-------- Page --------
Most active commenters
  • dylan604(5)
  • strbean(4)
  • padjo(3)
  • spankalee(3)
  • auxiliarymoose(3)
  • codedokode(3)

Element: setHTML() method

(developer.mozilla.org)
142 points todsacerdoti | 70 comments | | HN request time: 2.255s | source | bottom
1. michalpleban ◴[] No.45674843[source]
So is this basically a safe version of innerHTML?
replies(2): >>45674953 #>>45677088 #
2. Octoth0rpe ◴[] No.45674953[source]
Yes, although a slightly more relevant way of putting it would be that it's an inbuilt DOMPurify (dompurify being an npm package commonly used to sanitize html before injecting it).
3. evilpie ◴[] No.45674985[source]
We enabled this by default in Firefox Nightly (only) this week.
replies(1): >>45675933 #
4. redbell ◴[] No.45675122[source]
> This feature is not Baseline because it does not work in some of the most widely-used browsers.

This is interesting, but it appears to be in its early days as none of the major browsers seem to support it.. yet.

replies(2): >>45675806 #>>45675936 #
5. CaptainOfCoit ◴[] No.45675154[source]
Really happy to see it, after 25 years (https://www.bugcrowd.com/glossary/cross-site-scripting-xss/) of surviving without it. It always struck me as an obvious missing part of the DOM API, and I still don't know why it took this long time.

But mostly I'm just happy that it's finally here, I do appreciate all the hard work people been doing to get this live.

6. AlienRobot ◴[] No.45675157[source]
Great functionality, terrible name.
replies(2): >>45675224 #>>45675738 #
7. dzogchen ◴[] No.45675208[source]
Neat. I think once this is adopted by HTMX (or similar libraries) you don't need to sanitize on the server side anymore?
replies(1): >>45675272 #
8. varun_ch ◴[] No.45675224[source]
I sometimes wonder whether what the DOM APIs could look like in a hypothetical world where we could start over with everything.
9. ishouldbework ◴[] No.45675241[source]
> It then removes any HTML entities that aren't allowed by the sanitizer configuration, and further removes any XSS-unsafe elements or attributes — whether or not they are allowed by the sanitizer configuration.

Emphasis mine. I do not understand this design choice. If I explicitly allow `script` tag, why should it be stripped?

If the method was called setXSSSafeSubsetOfHTML sure I guess, but feels weird for setHTML to have impossible-to-override filter.
--------
Carry on the forum thread about the setHTML() method, picking up after its last comment. The data plays no part in this work.
-------- Source data --------
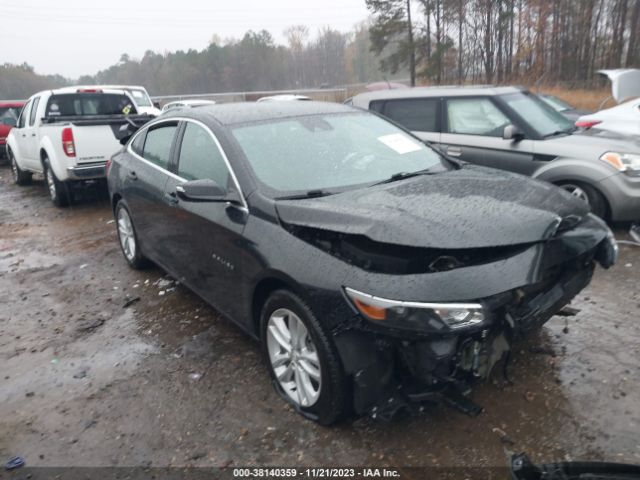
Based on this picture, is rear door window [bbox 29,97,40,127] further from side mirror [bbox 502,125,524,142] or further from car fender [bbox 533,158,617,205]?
--------
**Result for this task**
replies(6): >>45675325 #>>45675333 #>>45675336 #>>45675342 #>>45675791 #>>45677986 #
10. dylan604 ◴[] No.45675272[source]
Do you honestly feel that we will ever be in a place for the server to not need to sanitize data from the client? Really? I don't. Any suggestion to me of "not needing to sanitize data from client" will immediately have me thinking the person doing the suggesting is not very good at their job, really new, or trying to scam me.

There's no reason to not sanitize data from the client, yet every reason to sanitize it.

replies(4): >>45675347 #>>45675432 #>>45675693 #>>45676358 #
11. evilpie ◴[] No.45675325[source]
If you want to use an XSS-unsafe Sanitizer you have to use setHTMLUnsafe.
12. jmull ◴[] No.45675333[source]
I guess they are going for a safe default... the idea is people who don't carefully read the docs or carefully monitor the provenance of their dynamically generated HTML will probably reach for "setHTML()".

Meanwhile, there's "setHTMLUnsafe()" and, of course, good old .innerHTML.

13. strbean ◴[] No.45675336[source]
This is primarily an ergonomic addition, so it kinda makes sense to me to not make the dangerous footguns more ergonomic in the process. You can still assign `innerHTML` etc. to do the dangerous thing.
replies(2): >>45675456 #>>45675472 #
14. ◴[] No.45675342[source]
15. jsmith99 ◴[] No.45675347{3}[source]
It's arguably easier just to sanitise at display time otherwise you have problems like double escaping.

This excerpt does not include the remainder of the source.